Transcribe all of the records word for word, but omit the pictures.

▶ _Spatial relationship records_
##############################

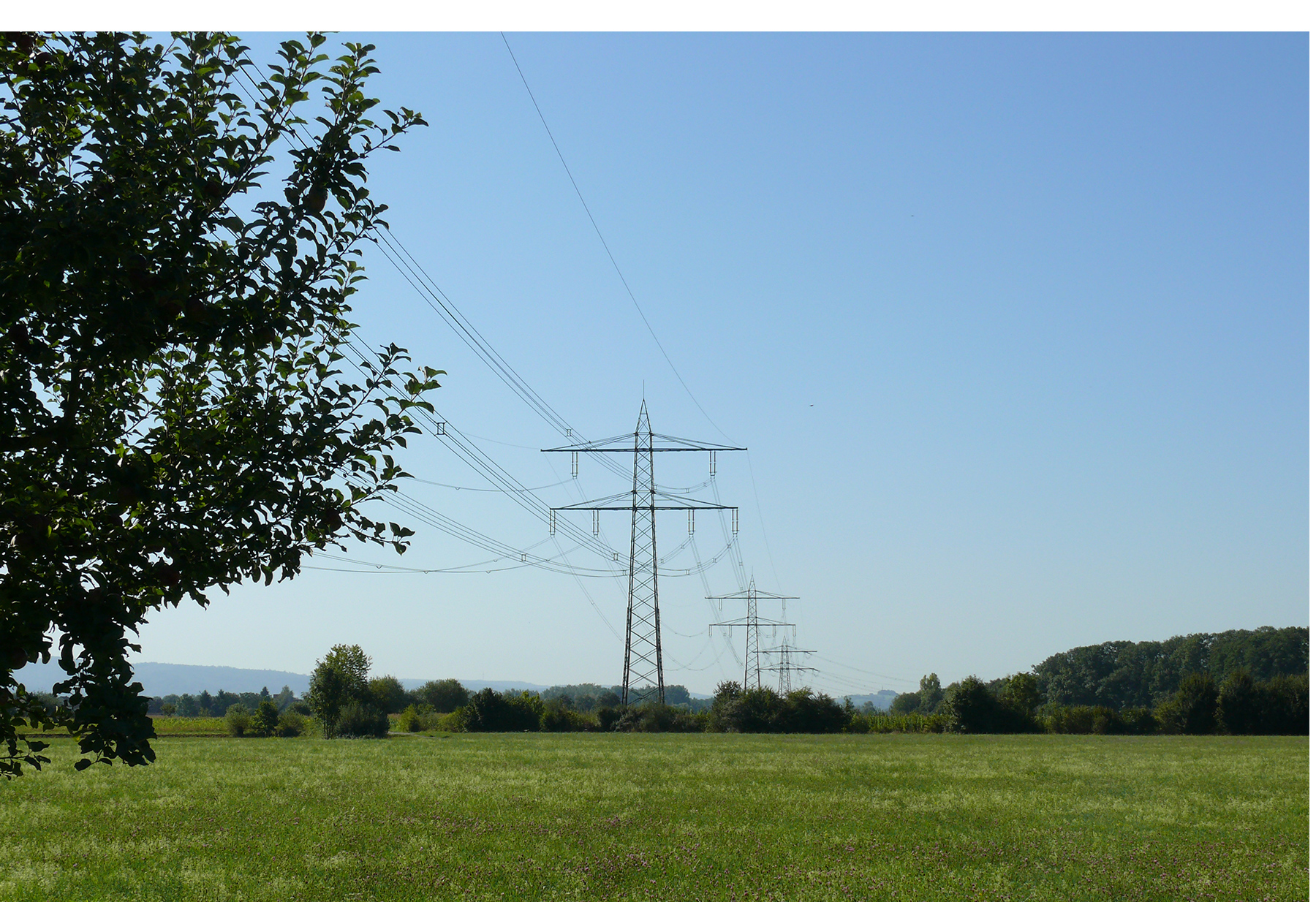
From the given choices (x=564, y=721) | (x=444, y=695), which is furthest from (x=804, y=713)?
(x=444, y=695)

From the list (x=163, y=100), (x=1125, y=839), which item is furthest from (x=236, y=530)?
(x=1125, y=839)

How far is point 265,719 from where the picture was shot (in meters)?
72.4

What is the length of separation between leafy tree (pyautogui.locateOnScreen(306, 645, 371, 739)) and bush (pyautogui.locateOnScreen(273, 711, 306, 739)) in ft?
4.77

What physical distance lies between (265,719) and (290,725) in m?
2.43

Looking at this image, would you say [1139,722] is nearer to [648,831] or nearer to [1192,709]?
[1192,709]

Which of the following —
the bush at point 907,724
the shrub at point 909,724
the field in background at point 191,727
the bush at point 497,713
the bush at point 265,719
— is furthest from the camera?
the shrub at point 909,724

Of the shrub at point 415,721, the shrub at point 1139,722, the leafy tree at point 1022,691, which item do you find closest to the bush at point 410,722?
the shrub at point 415,721

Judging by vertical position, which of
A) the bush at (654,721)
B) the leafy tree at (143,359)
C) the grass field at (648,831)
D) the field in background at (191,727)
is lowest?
the field in background at (191,727)

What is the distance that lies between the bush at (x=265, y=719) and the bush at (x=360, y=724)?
289 inches

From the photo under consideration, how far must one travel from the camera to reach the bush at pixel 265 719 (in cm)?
7081

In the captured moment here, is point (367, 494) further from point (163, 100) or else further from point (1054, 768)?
point (1054, 768)

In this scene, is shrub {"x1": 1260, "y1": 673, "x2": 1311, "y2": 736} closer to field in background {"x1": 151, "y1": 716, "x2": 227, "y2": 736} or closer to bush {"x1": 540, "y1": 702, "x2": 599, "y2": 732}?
bush {"x1": 540, "y1": 702, "x2": 599, "y2": 732}

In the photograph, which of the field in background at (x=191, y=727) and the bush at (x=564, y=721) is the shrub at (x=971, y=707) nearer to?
the bush at (x=564, y=721)

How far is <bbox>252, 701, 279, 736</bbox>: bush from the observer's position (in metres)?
70.8
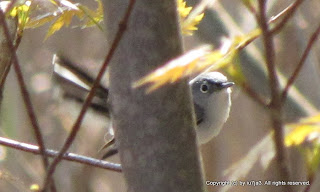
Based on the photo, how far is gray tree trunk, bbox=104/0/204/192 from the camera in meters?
0.79

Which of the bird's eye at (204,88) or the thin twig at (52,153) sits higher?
the bird's eye at (204,88)

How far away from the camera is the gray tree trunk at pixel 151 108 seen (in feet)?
2.61

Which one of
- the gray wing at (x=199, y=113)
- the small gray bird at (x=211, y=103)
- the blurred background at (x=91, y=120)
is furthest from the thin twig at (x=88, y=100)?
the blurred background at (x=91, y=120)

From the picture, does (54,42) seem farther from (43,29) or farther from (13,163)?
(13,163)

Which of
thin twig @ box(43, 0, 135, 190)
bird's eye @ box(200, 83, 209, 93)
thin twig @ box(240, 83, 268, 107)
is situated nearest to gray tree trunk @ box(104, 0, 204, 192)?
thin twig @ box(43, 0, 135, 190)

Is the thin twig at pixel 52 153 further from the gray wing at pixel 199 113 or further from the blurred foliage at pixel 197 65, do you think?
the gray wing at pixel 199 113

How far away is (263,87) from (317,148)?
65.0 inches

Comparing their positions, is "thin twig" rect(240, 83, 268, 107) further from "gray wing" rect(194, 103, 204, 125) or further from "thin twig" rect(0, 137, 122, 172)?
"gray wing" rect(194, 103, 204, 125)

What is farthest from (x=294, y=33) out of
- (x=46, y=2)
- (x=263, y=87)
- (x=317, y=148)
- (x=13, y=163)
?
(x=317, y=148)

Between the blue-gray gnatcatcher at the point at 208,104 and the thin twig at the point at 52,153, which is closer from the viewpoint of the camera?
the thin twig at the point at 52,153

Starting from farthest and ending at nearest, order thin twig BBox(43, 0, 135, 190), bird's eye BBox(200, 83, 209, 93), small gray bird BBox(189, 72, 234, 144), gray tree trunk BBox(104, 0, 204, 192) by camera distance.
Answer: bird's eye BBox(200, 83, 209, 93) → small gray bird BBox(189, 72, 234, 144) → gray tree trunk BBox(104, 0, 204, 192) → thin twig BBox(43, 0, 135, 190)

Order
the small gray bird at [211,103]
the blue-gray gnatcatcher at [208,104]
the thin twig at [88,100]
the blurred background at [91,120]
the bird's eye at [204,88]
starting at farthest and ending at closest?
the blurred background at [91,120]
the bird's eye at [204,88]
the small gray bird at [211,103]
the blue-gray gnatcatcher at [208,104]
the thin twig at [88,100]

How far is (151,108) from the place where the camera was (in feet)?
2.66

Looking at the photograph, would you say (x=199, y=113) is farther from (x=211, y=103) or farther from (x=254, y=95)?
(x=254, y=95)
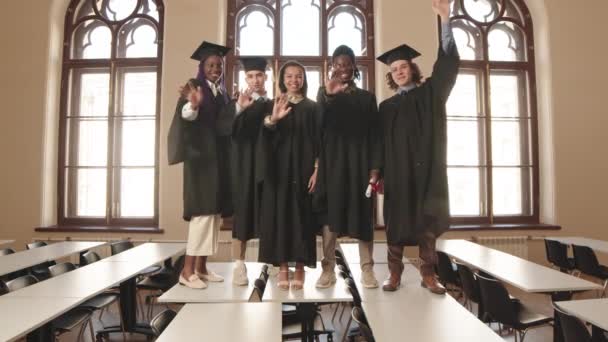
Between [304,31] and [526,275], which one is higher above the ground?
[304,31]

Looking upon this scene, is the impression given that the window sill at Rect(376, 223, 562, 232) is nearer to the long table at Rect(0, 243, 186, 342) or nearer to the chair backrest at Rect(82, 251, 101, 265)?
the long table at Rect(0, 243, 186, 342)

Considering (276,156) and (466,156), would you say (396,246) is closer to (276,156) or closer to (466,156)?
(276,156)

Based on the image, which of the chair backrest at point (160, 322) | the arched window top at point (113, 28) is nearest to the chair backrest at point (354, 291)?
the chair backrest at point (160, 322)

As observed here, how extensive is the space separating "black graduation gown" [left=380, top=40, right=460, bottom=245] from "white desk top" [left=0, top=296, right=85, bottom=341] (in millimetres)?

##############################

▶ _Full output_
From the given choices (x=564, y=721) | (x=444, y=695), which is furthest from (x=804, y=713)?
(x=444, y=695)

From the list (x=163, y=100), (x=1125, y=839), which item is furthest from (x=236, y=530)?
(x=1125, y=839)

How far is point 265,719 from where the picture was shot (in meters)?
72.4

What is the length of separation between leafy tree (pyautogui.locateOnScreen(306, 645, 371, 739)) and bush (pyautogui.locateOnScreen(273, 711, 306, 739)) in ft?
4.77

What physical distance lies between (265,719) and (290,725) in m?
2.43

Looking at this image, would you say [1139,722] is nearer to [648,831] or nearer to [1192,709]?
[1192,709]

Which of the following —
the bush at point 907,724
the shrub at point 909,724
the field in background at point 191,727
the bush at point 497,713
the bush at point 265,719
— is furthest from the camera?
the shrub at point 909,724

Of the shrub at point 415,721, the shrub at point 1139,722, the leafy tree at point 1022,691, which item do you find closest to the bush at point 410,722?
the shrub at point 415,721

Judging by vertical position, which of
A) the bush at (654,721)
B) the leafy tree at (143,359)
C) the grass field at (648,831)
D) the field in background at (191,727)
is lowest?
the field in background at (191,727)

What is the distance that lies between the bush at (x=265, y=719) and the bush at (x=360, y=724)?
289 inches

From the photo under consideration, how far must one travel from the camera to reach the bush at pixel 265 719 (in cm)?
7081

In the captured moment here, is point (367, 494) further from point (163, 100) or else further from point (1054, 768)?
point (1054, 768)

In this scene, is shrub {"x1": 1260, "y1": 673, "x2": 1311, "y2": 736} closer to field in background {"x1": 151, "y1": 716, "x2": 227, "y2": 736} or closer to bush {"x1": 540, "y1": 702, "x2": 599, "y2": 732}?
bush {"x1": 540, "y1": 702, "x2": 599, "y2": 732}

In the photograph, which of the field in background at (x=191, y=727) and the bush at (x=564, y=721) is the shrub at (x=971, y=707) nearer to?
the bush at (x=564, y=721)

How far is <bbox>252, 701, 279, 736</bbox>: bush from the observer's position (in metres)?
70.8
Based on the photo, how far is gray tree trunk, bbox=104/0/204/192 from the camera in meters?
0.79

Which of the bird's eye at (204,88) or the thin twig at (52,153) sits higher?
the bird's eye at (204,88)

How far away from the camera is the gray tree trunk at pixel 151 108 seen (in feet)?
2.61

Which one of
- the gray wing at (x=199, y=113)
- the small gray bird at (x=211, y=103)
- the blurred background at (x=91, y=120)
is furthest from the thin twig at (x=88, y=100)?
the blurred background at (x=91, y=120)

From the picture, does (54,42) seem farther from (43,29) or farther from (13,163)?
(13,163)

Which of
thin twig @ box(43, 0, 135, 190)
bird's eye @ box(200, 83, 209, 93)
thin twig @ box(240, 83, 268, 107)
is situated nearest to gray tree trunk @ box(104, 0, 204, 192)?
thin twig @ box(43, 0, 135, 190)

Is the thin twig at pixel 52 153 further from the gray wing at pixel 199 113 or further from the blurred foliage at pixel 197 65, do you think?
the gray wing at pixel 199 113

How far away is (263,87) from (317,148)?
65.0 inches

Comparing their positions, is "thin twig" rect(240, 83, 268, 107) further from "gray wing" rect(194, 103, 204, 125) or further from "thin twig" rect(0, 137, 122, 172)?
"gray wing" rect(194, 103, 204, 125)

What is farthest from (x=294, y=33) out of
- (x=46, y=2)
- (x=263, y=87)
- (x=317, y=148)
- (x=13, y=163)
?
(x=317, y=148)

Between the blue-gray gnatcatcher at the point at 208,104 and the thin twig at the point at 52,153, which is closer from the viewpoint of the camera?
the thin twig at the point at 52,153

Starting from farthest and ending at nearest, order thin twig BBox(43, 0, 135, 190), bird's eye BBox(200, 83, 209, 93), small gray bird BBox(189, 72, 234, 144), gray tree trunk BBox(104, 0, 204, 192) by camera distance.
Answer: bird's eye BBox(200, 83, 209, 93) → small gray bird BBox(189, 72, 234, 144) → gray tree trunk BBox(104, 0, 204, 192) → thin twig BBox(43, 0, 135, 190)

Order
the small gray bird at [211,103]
the blue-gray gnatcatcher at [208,104]
the thin twig at [88,100]
the blurred background at [91,120]
the bird's eye at [204,88]
starting at farthest and ending at closest?
the blurred background at [91,120]
the bird's eye at [204,88]
the small gray bird at [211,103]
the blue-gray gnatcatcher at [208,104]
the thin twig at [88,100]

How far is (151,108) from the place where the camera was (in feet)?
2.66

Looking at the photograph, would you say (x=199, y=113) is farther from (x=211, y=103) or farther from (x=254, y=95)?
(x=254, y=95)
Between [304,31] and [526,275], which one is higher above the ground?
[304,31]

Looking upon this scene, is the impression given that the window sill at Rect(376, 223, 562, 232) is nearer to the long table at Rect(0, 243, 186, 342) or nearer to the chair backrest at Rect(82, 251, 101, 265)?
the long table at Rect(0, 243, 186, 342)

Considering (276,156) and (466,156), would you say (396,246) is closer to (276,156) or closer to (466,156)?
(276,156)

Based on the image, which of the chair backrest at point (160, 322) | the arched window top at point (113, 28) is nearest to the chair backrest at point (354, 291)?
the chair backrest at point (160, 322)

As observed here, how extensive is the space separating "black graduation gown" [left=380, top=40, right=460, bottom=245] from "white desk top" [left=0, top=296, right=85, bottom=341] (in millimetres)?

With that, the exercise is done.